━━ Exercise inputs
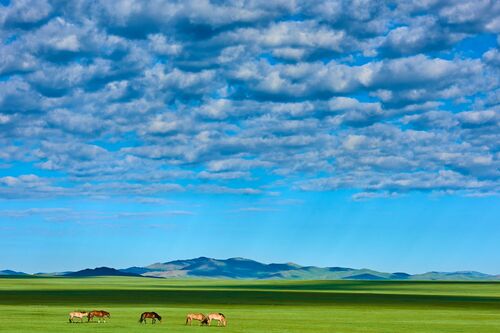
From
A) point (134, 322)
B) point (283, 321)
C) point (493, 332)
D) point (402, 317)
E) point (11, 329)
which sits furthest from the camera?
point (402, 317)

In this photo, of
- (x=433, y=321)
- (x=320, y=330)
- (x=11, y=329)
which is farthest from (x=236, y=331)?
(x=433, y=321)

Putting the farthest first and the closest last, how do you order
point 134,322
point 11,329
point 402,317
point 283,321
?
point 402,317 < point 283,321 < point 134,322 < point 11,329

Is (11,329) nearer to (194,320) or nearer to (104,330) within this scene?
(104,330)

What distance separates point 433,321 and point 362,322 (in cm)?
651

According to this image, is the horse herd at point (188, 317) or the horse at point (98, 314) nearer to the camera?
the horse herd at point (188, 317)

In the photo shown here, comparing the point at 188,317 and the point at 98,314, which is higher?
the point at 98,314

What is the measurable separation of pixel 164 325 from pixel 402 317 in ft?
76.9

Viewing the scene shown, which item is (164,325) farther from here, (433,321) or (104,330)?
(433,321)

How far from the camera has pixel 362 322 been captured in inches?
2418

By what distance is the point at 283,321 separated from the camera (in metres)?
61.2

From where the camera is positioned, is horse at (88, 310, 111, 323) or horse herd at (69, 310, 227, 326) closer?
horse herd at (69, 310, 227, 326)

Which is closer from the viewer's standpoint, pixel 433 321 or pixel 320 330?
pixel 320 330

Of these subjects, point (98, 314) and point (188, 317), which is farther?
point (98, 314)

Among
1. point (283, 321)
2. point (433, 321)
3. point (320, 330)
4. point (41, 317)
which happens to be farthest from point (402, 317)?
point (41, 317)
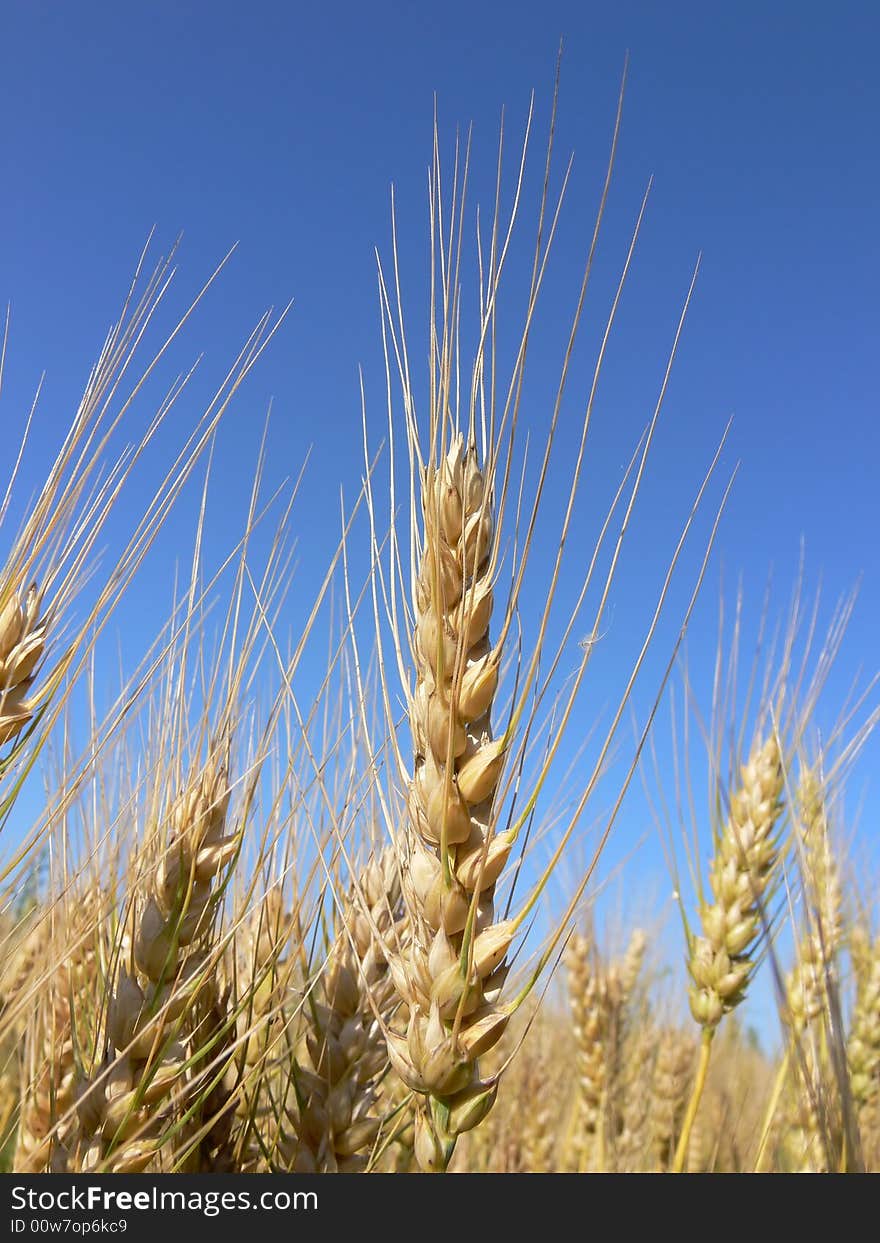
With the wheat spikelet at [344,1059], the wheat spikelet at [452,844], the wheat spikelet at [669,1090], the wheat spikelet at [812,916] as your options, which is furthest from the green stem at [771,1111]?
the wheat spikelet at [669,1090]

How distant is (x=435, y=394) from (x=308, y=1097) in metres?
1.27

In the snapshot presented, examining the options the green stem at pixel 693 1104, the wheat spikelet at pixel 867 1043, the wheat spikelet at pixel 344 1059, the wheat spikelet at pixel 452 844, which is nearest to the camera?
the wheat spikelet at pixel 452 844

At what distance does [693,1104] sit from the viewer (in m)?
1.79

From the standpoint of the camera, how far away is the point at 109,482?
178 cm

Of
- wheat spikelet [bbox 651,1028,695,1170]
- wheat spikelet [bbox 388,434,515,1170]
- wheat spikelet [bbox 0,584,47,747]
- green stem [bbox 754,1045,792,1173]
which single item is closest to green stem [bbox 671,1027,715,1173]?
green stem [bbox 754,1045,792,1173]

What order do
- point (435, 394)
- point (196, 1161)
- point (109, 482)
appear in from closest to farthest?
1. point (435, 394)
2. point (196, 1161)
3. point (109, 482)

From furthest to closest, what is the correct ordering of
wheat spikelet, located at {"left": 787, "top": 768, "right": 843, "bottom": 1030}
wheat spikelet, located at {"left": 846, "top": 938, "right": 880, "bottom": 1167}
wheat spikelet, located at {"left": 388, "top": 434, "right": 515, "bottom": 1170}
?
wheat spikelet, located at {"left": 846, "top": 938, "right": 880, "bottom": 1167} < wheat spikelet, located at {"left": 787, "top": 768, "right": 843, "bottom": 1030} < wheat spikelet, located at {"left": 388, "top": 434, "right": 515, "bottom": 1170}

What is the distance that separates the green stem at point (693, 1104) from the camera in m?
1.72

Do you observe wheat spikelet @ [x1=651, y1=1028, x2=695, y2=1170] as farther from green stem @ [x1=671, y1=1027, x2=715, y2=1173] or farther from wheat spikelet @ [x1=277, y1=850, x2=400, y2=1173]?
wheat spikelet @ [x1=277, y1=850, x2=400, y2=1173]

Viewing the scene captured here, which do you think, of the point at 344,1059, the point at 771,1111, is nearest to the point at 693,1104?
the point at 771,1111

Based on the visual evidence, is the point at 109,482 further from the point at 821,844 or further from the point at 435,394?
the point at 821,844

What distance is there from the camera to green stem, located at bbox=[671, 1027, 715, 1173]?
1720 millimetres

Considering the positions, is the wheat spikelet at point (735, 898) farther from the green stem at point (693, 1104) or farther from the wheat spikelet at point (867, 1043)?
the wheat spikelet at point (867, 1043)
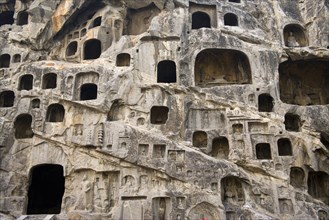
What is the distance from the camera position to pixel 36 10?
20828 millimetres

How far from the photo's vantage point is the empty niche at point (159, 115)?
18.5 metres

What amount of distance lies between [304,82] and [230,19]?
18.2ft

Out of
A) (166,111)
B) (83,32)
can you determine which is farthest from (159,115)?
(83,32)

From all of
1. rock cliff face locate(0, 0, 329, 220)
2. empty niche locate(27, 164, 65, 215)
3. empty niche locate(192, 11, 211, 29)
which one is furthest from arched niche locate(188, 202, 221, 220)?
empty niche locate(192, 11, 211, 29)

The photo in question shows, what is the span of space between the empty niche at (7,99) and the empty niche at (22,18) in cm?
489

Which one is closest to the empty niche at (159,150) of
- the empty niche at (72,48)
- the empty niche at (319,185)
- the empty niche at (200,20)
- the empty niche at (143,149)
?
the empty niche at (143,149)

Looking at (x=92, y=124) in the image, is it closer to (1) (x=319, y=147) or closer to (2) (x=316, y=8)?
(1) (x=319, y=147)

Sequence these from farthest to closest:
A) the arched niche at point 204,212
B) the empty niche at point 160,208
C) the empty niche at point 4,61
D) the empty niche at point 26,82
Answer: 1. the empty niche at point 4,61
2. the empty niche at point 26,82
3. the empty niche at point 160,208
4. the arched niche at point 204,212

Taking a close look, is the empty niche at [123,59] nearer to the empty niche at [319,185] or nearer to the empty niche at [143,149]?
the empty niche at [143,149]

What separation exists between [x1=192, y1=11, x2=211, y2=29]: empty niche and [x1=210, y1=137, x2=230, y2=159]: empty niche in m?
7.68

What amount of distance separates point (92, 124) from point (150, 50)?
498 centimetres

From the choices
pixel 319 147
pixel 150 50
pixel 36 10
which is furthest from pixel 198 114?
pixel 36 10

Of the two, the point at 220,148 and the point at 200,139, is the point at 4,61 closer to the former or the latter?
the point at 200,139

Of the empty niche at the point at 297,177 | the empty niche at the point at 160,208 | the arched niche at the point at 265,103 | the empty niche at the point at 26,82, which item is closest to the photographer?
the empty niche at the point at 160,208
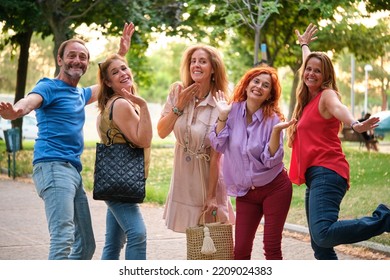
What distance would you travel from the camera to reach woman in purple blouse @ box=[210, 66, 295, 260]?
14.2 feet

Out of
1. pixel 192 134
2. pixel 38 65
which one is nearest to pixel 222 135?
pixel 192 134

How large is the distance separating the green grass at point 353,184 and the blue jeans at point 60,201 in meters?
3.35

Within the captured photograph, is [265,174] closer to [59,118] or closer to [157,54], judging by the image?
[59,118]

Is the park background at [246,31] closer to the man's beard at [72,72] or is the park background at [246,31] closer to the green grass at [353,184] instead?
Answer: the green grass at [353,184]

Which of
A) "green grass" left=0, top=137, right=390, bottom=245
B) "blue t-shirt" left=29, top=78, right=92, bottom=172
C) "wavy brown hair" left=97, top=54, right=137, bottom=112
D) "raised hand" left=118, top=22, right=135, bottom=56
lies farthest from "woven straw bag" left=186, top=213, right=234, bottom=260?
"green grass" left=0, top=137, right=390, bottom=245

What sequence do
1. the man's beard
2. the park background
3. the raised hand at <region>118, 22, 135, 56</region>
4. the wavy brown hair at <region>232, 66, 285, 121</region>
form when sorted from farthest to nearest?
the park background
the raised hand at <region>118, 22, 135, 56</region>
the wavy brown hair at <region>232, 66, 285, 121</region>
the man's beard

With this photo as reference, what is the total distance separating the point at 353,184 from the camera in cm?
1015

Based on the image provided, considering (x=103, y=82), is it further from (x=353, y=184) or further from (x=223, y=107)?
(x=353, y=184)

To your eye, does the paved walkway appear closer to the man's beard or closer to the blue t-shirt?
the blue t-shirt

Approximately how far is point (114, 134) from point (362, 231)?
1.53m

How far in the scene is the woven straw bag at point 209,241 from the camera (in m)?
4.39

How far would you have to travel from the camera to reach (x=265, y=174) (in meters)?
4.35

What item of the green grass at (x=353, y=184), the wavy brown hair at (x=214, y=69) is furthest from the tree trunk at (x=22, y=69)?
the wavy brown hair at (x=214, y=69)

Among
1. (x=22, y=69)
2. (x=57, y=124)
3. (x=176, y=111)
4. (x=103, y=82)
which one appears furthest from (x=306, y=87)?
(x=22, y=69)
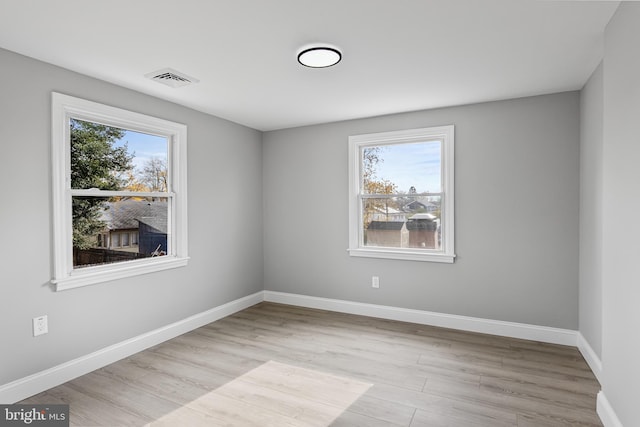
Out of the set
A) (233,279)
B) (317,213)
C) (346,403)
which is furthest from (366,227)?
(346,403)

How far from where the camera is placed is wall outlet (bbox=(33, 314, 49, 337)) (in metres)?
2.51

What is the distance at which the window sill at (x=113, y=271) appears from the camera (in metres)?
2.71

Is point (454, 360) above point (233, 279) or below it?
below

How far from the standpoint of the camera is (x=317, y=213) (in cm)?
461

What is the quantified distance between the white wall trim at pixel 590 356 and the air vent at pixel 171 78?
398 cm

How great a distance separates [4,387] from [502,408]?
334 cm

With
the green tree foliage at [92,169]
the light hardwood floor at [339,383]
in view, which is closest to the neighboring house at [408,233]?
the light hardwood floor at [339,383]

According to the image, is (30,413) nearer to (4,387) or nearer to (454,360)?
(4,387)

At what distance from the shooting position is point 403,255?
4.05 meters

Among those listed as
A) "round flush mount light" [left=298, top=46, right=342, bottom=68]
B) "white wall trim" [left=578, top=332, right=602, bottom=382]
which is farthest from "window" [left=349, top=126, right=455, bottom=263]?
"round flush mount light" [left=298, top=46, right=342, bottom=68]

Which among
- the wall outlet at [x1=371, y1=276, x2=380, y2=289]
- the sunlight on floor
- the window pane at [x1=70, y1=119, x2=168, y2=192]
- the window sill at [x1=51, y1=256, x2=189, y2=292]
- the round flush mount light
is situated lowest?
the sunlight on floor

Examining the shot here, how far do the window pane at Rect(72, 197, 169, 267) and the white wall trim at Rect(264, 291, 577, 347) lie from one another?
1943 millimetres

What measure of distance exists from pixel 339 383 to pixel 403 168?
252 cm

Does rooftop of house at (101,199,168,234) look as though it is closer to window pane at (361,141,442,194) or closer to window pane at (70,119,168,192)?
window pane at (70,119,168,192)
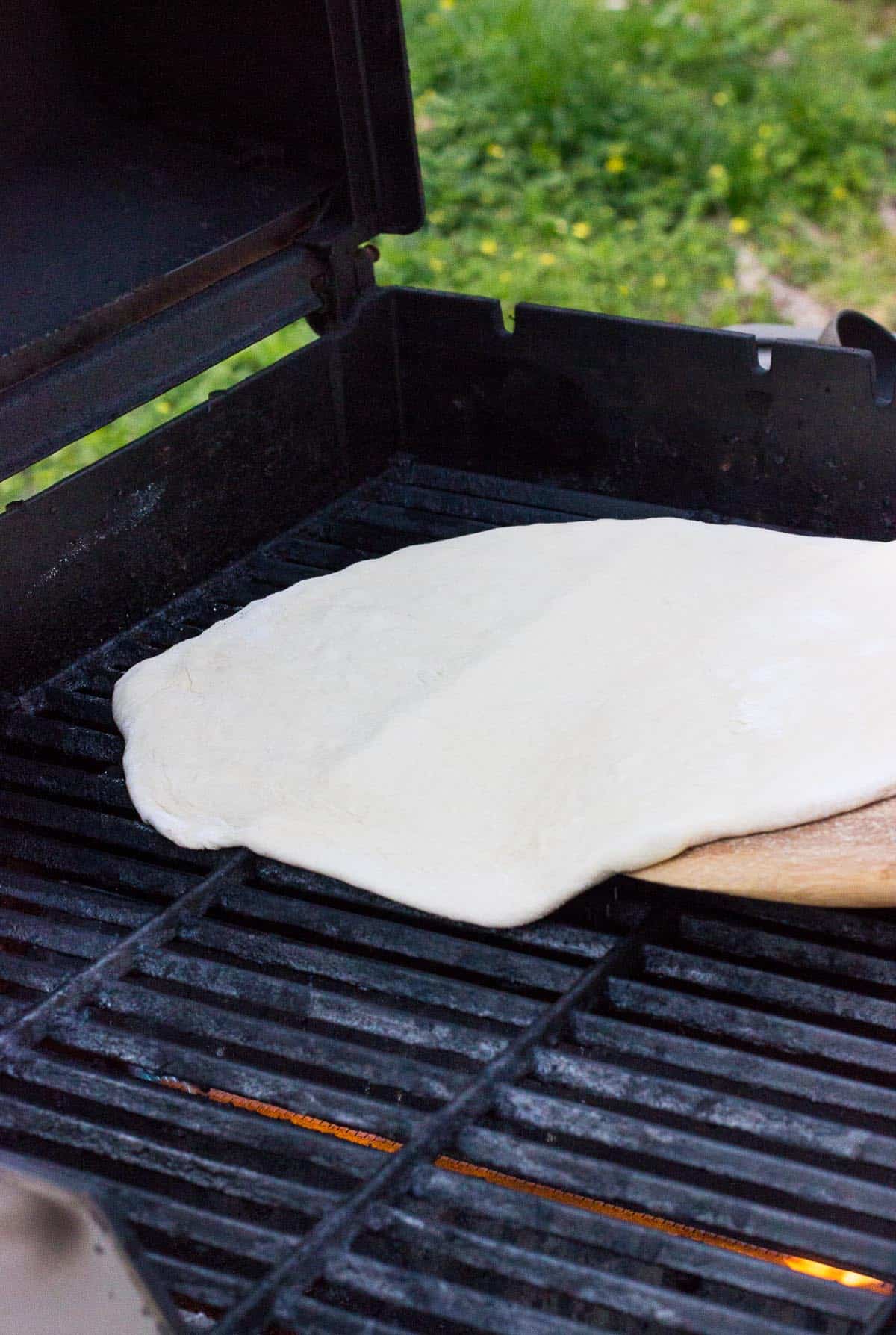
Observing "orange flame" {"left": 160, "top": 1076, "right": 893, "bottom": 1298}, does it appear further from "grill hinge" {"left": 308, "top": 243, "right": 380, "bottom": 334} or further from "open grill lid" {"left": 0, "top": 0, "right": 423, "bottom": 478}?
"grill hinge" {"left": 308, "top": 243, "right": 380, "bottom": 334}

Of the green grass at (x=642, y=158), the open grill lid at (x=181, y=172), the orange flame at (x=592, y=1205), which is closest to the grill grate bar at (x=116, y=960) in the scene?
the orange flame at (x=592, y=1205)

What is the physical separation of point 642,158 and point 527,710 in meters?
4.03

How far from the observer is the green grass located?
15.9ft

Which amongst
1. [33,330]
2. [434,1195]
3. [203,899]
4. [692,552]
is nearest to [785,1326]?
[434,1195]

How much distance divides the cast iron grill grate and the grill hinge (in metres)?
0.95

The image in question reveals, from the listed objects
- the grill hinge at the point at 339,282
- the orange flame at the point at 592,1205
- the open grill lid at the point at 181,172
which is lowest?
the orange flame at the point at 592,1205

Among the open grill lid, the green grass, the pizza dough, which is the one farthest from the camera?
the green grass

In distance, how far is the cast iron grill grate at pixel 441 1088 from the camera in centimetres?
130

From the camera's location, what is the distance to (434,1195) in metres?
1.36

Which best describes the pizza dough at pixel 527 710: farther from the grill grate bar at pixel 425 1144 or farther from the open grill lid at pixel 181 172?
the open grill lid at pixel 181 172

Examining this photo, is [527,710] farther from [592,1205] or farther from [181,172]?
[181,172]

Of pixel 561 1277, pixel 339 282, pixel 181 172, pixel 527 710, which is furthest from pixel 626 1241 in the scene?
━━━━
Task description:
Format the lines above, from the one containing "Do you observe" through the one containing "1720 millimetres", inclusive, as a Markdown table with the columns Row and Text. Number each line in Row, put the line itself in Text, and omit blank lines.

Worked answer:
| Row | Text |
|---|---|
| 1 | Do you observe wheat spikelet @ [x1=651, y1=1028, x2=695, y2=1170] as farther from green stem @ [x1=671, y1=1027, x2=715, y2=1173] or farther from wheat spikelet @ [x1=277, y1=850, x2=400, y2=1173]? |
| 2 | wheat spikelet @ [x1=277, y1=850, x2=400, y2=1173] |
| 3 | Viewing the scene captured here, which do you think, of the point at 344,1059, the point at 771,1111, is nearest to the point at 693,1104? |
| 4 | the point at 771,1111 |
| 5 | Based on the visual evidence, is the point at 109,482 further from the point at 821,844 or further from the point at 435,394? |
| 6 | the point at 821,844 |
| 7 | What distance is there from the camera to green stem, located at bbox=[671, 1027, 715, 1173]? |
| 8 | 1720 millimetres |